Data listing -
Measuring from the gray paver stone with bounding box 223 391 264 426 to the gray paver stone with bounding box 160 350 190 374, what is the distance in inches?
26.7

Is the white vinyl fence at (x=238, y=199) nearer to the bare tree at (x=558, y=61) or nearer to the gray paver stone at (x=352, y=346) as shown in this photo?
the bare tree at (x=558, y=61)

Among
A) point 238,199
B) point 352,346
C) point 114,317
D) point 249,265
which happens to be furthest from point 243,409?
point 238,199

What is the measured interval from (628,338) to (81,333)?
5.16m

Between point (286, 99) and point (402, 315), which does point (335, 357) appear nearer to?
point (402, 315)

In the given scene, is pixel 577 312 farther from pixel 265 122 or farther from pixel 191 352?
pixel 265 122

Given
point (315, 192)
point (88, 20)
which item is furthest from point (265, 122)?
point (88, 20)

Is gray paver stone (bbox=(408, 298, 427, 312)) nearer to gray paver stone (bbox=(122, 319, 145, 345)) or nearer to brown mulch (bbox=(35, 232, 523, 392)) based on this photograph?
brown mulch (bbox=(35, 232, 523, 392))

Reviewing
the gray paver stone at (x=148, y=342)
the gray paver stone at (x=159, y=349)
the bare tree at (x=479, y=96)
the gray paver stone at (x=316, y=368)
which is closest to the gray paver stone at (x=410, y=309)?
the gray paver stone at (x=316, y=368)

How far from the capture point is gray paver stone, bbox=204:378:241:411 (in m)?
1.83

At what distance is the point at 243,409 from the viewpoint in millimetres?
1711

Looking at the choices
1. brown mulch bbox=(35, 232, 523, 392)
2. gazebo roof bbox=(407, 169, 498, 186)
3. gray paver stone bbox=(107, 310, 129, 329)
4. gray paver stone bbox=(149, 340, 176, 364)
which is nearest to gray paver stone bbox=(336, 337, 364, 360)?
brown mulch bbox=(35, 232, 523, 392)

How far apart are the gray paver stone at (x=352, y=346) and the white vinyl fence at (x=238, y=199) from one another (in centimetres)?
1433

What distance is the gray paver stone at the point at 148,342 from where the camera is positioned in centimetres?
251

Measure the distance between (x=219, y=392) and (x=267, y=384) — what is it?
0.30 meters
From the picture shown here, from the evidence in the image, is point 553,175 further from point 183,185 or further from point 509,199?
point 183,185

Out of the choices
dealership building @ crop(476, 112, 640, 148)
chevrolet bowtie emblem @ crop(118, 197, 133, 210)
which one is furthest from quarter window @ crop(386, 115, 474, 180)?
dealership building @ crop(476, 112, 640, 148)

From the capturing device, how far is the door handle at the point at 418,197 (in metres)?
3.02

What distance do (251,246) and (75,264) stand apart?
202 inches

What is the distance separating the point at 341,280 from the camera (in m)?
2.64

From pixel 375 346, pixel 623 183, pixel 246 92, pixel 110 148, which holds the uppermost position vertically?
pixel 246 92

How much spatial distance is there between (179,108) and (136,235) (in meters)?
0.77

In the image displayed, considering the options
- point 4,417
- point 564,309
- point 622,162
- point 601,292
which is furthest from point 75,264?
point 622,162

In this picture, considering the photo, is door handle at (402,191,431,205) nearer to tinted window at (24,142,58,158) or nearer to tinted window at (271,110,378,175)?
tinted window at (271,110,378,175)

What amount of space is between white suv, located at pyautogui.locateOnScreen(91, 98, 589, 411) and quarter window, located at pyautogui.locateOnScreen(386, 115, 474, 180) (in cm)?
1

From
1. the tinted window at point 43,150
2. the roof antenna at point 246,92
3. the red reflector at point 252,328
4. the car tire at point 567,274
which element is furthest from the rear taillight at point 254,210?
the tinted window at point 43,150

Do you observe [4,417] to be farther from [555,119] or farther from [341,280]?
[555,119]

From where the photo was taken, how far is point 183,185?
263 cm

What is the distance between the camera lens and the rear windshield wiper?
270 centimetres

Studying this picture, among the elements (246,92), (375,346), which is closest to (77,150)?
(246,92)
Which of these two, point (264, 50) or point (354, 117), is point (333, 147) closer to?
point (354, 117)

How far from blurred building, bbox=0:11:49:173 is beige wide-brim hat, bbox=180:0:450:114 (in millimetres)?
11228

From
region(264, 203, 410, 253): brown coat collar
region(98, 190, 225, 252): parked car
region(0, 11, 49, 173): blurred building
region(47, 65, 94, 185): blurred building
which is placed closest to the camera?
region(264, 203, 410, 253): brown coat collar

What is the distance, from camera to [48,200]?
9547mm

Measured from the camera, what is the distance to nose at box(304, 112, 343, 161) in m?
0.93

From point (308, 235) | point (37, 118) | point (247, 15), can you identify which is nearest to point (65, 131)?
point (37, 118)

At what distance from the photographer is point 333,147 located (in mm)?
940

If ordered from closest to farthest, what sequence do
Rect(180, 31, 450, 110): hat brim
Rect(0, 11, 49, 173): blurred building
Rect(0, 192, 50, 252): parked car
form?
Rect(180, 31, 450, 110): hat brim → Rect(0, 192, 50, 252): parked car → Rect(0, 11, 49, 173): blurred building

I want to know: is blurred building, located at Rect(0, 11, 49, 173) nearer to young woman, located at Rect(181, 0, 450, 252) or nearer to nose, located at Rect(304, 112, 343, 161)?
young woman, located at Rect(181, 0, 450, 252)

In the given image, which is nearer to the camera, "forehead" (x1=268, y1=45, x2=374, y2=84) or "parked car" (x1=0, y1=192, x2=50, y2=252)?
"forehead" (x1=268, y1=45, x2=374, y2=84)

To do -
Reproduce exactly the line containing "What is the distance, from" and every line after it through the end of the records above, and nothing else.

Finished answer -
What is the distance, from camera to [48,200]?
9547mm

Measured from the camera, what is the distance to nose at box(304, 112, 343, 161) in m?
0.93

From point (308, 235) | point (37, 118) | point (247, 15), can you identify which is nearest to point (65, 131)?
point (37, 118)

At what distance from the photographer is point 333,147 located (in mm)?
940

If ordered from closest to farthest, what sequence do
Rect(180, 31, 450, 110): hat brim
Rect(0, 11, 49, 173): blurred building
Rect(0, 192, 50, 252): parked car
form?
Rect(180, 31, 450, 110): hat brim → Rect(0, 192, 50, 252): parked car → Rect(0, 11, 49, 173): blurred building

I want to know: is blurred building, located at Rect(0, 11, 49, 173) nearer to young woman, located at Rect(181, 0, 450, 252) or nearer to nose, located at Rect(304, 112, 343, 161)?
young woman, located at Rect(181, 0, 450, 252)

In the given image, which is nearer to the camera, "forehead" (x1=268, y1=45, x2=374, y2=84) or "parked car" (x1=0, y1=192, x2=50, y2=252)?
"forehead" (x1=268, y1=45, x2=374, y2=84)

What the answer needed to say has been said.